My daughter (the family vegetarian) had some kind of stomach virus a few days ago, but she knew I was making vegetarian Indian food this evening and she said "You know, I'm not feeling 100%, can you make it on the bland side." I had already put plenty of cayenne in the eggplant, so I toned down the dal and the green beans. The beans are not usually spicy, and, ok, the moong dal wasn't spectacular, but it was good, inexpensive, healthy protein. And I am sure that it did her digestive system no violence.
However, I did also make an eggplant dish that I have had in a number of Indian restaurants over the years, first and best in Deva's in Connaught Place in New Delhi, and and it was definitely not bland. At least my wife appreciated it. Usually it is made with the small eggplants and I didn't see any in the market, so I cut up a big one. I adapted the method from Julie Sahni's cookbook Moghul Microwave. Over the years, I have found that many of the recipes in the book actually do better on the stove than in the zapper, but a few, especially eggplant (you can cook it to tenderness without having it break up), okra (when cooked uncovered with some acid it looses its sliminess), and some basmati rice pilafs (slow absorption of liquid by the starch, I think) are made for the microwave. Here is my recipe:
Southern Indian Eggplant with Peanut Sauce
- 1 large eggplant
- 2-4 tablespoons light sesame oil (i.e. not the dark East Asian kind)
- 1 teaspoon cumin
- 2 teaspoons paprika
- 1/2 teaspoon salt
- 1/4 teaspoon turmeric
- 1/4- 2 teaspoons cayenne, to taste
- 1/4 cup roasted, unsalted peanuts
- 1/2 of a can of coconut milk (I used light and it was fine
- 2 tablespoons tamarind paste (if using concentrate, try 1/2 teaspoon mixed with 2 tablespoons water
- 1 teaspoon mustard seeds
- 1 teaspoon urad dal
- 1 teaspoon chana dal
- 1/4 teaspoon hing (asafoetida)
- 10-15 curry leaves, if available
- 1 or more thinly sliced green chilies
- 1 inch piece peeled ginger, chopped fine
- Slice the eggplant in quarters lengthwise, and then cut into 1/2 inch slices.

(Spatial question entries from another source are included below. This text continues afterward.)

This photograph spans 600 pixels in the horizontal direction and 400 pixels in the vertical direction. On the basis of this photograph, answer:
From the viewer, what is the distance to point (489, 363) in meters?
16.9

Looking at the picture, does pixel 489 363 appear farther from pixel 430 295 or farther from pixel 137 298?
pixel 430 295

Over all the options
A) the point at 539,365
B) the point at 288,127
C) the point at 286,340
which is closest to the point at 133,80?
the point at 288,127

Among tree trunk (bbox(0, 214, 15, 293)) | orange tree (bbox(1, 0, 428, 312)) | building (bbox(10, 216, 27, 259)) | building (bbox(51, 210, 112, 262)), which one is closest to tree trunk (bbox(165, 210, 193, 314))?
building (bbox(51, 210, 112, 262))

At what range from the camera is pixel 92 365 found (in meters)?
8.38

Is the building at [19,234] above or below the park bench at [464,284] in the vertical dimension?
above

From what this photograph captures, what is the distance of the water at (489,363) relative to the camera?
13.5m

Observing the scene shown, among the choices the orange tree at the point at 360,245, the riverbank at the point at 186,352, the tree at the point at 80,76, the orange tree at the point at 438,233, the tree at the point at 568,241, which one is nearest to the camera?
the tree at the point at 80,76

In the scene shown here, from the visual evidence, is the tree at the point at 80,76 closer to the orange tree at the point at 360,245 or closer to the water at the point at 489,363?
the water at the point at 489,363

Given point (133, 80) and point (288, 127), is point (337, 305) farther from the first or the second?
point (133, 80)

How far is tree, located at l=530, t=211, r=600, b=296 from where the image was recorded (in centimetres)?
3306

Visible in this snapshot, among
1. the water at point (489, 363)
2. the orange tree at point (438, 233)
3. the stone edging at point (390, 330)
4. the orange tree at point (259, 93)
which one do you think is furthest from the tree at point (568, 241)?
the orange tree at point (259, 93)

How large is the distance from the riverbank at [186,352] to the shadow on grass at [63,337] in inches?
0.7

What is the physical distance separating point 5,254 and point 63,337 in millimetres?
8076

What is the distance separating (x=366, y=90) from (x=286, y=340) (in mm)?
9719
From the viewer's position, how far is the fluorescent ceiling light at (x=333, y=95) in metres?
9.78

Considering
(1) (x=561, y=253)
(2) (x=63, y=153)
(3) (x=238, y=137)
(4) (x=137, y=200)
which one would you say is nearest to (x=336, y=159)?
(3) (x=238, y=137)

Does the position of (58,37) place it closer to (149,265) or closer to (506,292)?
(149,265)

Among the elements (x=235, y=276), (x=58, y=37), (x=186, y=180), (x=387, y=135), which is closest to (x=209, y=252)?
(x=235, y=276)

- Mix together the cumin, paprika, salt, turmeric and cayenne.
- Toss eggplant with 1 tablespoon of oil, or spray with vegetable oil spray, and then sprinkle with the mixed spices and toss to coat.
- Heat 1 tablespoon oil in a microwave safe casserole in the microwave on high for two minutes.
- Remove from the oven and put in the eggplant and spices and toss with the hot oil. Cover, return to the microwave, and cook on high for 4 minutes.
- Meanwhile, grind the peanuts to a powder in a spice grinder, blender, or mini chopper -- don't make it into a paste. Mix with the coconut milk and tamarind.
- Remove the eggplant, add the liquid mixture, cover, return to the microwave and cook on high for 4 more minutes or until tender.
- Make the tadka: Heat the remaining oil in a small skillet. When hot, add the mustard seeds, and when they pop, add the urad and chana dal. Cook until the urad dal just begins to brown.
- Add the hing, cook a few seconds, and add the chili and ginger. Cook a minute and then pour the mixture on top of the eggplant and serve.
An easier version: Skip the tadka and just garnish with chopped peanuts, roasted sesame seeds, and chopped coriander. But the tadka is really nice.
Variations: You can do lots with eggplant this way. Sahni just cooks onions with the eggplant and spices from the beginning, and then adds tamarind. Almost any sauce will do. I make a distant cousin of "balado terong," or Indonesian eggplant in a sambal, a red chili sauce. Make the chili sauce by pureeing a sweet red pepper, some hot fresh red peppers (keep the seeds in for heat, unless your daughter tells you to make it "bland"-- green will do in a pinch), a few shallots and a few cloves of garlic. Heat oil in a nonstick skillet and cook it down a bit until it no longer smells raw. Cook eggplant as above, but without the spices, for 4 minutes, add the sauce and cook 4 minutes more. Play around with this. Just don't make it bland.